Frankfurter Rundschau- Hoher Besuch ließ sich auf dem kargen US-Luftwaffenstützpunkt Fort Greely am Polarkreis nicht blicken. Weder George W. Bush noch Pentagonchef Donald Rumsfeld reisten am Wochenende ins kalte Alaska. Wozu auch: Der Augenschein hätte womöglich selbst beim begeisterten High-Tech-Fan Rumsfeld Zweifel wecken können, ob die 90 Milliarden Dollar, welche die USA seit Ronald Reagans ersten Star-Wars-Plänen in die National Missile Defense (NMD) gesteckt haben, wirklich gut angelegt waren.
Mehr als zwei Dutzend Raketensilos wurden in Fort Greely in den vergangenen anderthalb Jahren in den Dauerfrostboden gegraben. Dieser Tage wurde der fünfte Betonschacht bestückt. Damit sind jene fünf Abfangraketen installiert, die in Alaska bis zum 30. September aufgestellt werden sollten. Doch die symbolische Funktionsbereitschaft der ersten NMD-Komponente verzögert sich.
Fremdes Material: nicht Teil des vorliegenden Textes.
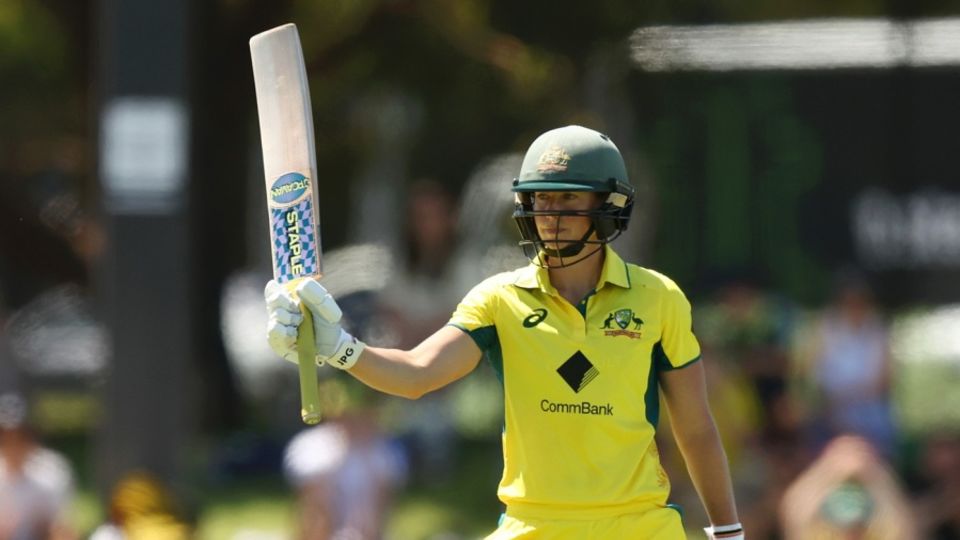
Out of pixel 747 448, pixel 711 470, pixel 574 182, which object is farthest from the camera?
pixel 747 448

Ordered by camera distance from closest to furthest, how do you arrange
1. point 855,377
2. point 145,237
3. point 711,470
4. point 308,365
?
point 308,365, point 711,470, point 145,237, point 855,377

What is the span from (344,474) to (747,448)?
6.64 feet

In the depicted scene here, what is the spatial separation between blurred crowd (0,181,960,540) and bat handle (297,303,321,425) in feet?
11.6

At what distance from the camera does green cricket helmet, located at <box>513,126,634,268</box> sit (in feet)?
13.3

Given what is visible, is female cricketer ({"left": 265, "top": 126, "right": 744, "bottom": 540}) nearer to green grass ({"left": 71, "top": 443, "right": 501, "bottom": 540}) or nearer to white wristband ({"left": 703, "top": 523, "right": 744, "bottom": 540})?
white wristband ({"left": 703, "top": 523, "right": 744, "bottom": 540})

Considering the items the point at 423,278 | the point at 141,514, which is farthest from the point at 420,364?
the point at 423,278

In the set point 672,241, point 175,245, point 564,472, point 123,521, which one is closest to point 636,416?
point 564,472

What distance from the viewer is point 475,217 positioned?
11.6 meters

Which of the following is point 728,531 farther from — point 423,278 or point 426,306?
point 423,278

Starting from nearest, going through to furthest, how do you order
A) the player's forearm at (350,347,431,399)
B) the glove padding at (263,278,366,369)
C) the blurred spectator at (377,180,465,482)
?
the glove padding at (263,278,366,369), the player's forearm at (350,347,431,399), the blurred spectator at (377,180,465,482)

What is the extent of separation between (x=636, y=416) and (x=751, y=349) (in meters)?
5.29

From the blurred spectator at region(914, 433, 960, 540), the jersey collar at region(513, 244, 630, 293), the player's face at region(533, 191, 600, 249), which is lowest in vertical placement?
the blurred spectator at region(914, 433, 960, 540)

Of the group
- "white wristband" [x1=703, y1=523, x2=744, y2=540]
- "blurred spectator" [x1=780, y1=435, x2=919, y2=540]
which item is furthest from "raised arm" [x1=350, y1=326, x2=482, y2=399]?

Erst bis Ende des Jahres, erklärt Rick Lehner, Sprecher der Missile Defense Agency, auf Anfrage, werde eine Entscheidung über die Einsatzbereitschaft fallen.
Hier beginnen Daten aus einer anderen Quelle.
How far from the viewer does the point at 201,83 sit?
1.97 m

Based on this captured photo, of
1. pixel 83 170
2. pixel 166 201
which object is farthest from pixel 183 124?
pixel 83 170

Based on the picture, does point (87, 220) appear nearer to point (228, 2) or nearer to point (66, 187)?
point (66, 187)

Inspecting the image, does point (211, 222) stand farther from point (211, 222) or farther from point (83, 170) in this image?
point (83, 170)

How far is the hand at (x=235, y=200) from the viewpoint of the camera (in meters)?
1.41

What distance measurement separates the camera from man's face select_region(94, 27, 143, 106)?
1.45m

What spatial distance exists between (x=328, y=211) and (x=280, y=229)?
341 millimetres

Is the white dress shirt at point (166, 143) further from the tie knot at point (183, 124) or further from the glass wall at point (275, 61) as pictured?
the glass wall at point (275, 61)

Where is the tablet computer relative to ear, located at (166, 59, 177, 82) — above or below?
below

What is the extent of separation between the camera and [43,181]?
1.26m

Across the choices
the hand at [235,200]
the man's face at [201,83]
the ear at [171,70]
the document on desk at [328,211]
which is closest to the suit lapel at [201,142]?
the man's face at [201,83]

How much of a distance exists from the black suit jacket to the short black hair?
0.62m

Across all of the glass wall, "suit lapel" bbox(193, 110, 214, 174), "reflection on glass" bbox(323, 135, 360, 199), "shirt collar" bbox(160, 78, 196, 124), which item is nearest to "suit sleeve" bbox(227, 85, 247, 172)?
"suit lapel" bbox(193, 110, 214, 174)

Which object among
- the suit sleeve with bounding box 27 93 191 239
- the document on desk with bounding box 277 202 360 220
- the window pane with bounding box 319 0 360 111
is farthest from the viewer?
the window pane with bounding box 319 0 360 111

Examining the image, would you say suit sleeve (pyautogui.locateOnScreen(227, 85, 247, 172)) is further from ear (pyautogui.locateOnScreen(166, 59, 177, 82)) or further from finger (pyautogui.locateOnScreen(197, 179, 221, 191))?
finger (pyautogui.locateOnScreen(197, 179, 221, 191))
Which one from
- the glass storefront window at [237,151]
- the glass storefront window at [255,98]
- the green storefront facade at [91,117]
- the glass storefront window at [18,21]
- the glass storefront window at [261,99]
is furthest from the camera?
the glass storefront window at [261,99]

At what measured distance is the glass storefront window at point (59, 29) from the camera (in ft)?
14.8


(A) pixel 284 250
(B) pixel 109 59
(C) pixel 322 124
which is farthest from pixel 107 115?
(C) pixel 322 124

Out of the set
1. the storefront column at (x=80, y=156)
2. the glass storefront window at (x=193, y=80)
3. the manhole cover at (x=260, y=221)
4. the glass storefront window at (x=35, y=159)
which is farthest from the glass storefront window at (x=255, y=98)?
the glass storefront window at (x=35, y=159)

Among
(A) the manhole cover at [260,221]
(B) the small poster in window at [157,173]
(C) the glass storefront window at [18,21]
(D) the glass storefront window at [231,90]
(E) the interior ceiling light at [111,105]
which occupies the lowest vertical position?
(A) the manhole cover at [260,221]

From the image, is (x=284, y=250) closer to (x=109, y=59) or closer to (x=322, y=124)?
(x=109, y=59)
Bislang freilich galt der 30. September als Stichtag. An diesem Tag sollten die ersten Komponenten der Raketenabwehr "funktionstüchtig" sein. Massiv erweitert, soll NMD die Supermacht in Zukunft vor Langstreckenraketen von "Schurken-Staaten" schützen. Die Bush-Regierung hatte das umstrittene Projekt seit Amtsantritt 2001 mit Hochdruck betrieben. Eine wenn auch rudimentäre Raketenabwehr noch vor der Präsidentschaftswahl im November zu installieren, hätte dem obersten Heimatschützer im Weißen Haus gut zu Gesicht gestanden.
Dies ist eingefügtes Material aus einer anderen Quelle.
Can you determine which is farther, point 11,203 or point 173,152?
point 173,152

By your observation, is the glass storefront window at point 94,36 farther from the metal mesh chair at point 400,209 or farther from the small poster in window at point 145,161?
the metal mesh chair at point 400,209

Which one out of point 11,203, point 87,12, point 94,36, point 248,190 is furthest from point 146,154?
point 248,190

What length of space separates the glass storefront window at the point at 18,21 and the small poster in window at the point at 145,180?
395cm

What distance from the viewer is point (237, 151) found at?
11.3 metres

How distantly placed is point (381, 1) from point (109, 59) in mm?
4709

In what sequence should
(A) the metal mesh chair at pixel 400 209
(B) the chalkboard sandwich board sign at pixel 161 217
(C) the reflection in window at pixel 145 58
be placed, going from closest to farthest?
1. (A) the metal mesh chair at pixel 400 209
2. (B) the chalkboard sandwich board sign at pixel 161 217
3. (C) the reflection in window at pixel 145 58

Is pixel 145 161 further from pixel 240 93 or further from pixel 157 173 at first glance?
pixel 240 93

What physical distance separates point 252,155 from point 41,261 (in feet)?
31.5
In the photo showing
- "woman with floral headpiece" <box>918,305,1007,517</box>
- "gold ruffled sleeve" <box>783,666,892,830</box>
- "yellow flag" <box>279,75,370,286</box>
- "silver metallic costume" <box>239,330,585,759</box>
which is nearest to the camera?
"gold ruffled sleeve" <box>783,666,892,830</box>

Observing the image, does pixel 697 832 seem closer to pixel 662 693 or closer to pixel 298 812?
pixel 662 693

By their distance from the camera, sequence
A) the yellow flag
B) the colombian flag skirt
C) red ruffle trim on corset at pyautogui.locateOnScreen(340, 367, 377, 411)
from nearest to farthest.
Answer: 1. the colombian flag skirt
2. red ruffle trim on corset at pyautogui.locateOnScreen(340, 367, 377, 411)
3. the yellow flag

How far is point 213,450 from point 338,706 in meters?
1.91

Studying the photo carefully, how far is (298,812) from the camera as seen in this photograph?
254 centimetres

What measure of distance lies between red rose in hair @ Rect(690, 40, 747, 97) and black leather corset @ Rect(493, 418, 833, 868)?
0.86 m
Die Opposition wirft Bush seit langem vor, mit diesem Image-Kalkül vor zwei Jahren die Stationierung des nie unter realistischen Bedingungen getesteten, von technischen Pannen und steigenden Kosten geplagten NMD-Systems angeordnet zu haben. Tatsächlich waren bislang erst fünf von acht Tests erfolgreich. Und dabei war die Flugbahn der angreifenden "feindlichen" Rakete bekannt; sie wurde Wochen vorher in die Lenkelektronik des Abfanggeschosses ("kill vehicle") programmiert. Im Ernstfall müsste sich das ins Weltall geschossene "kill vehicle" bei einer Geschwindigkeit von zwölf Kilometern pro Sekunde seinen Weg selbst suchen - assistiert von Satelliten und einem weltweiten Radarsystem, dessen erste Probe ebenfalls noch bevorsteht.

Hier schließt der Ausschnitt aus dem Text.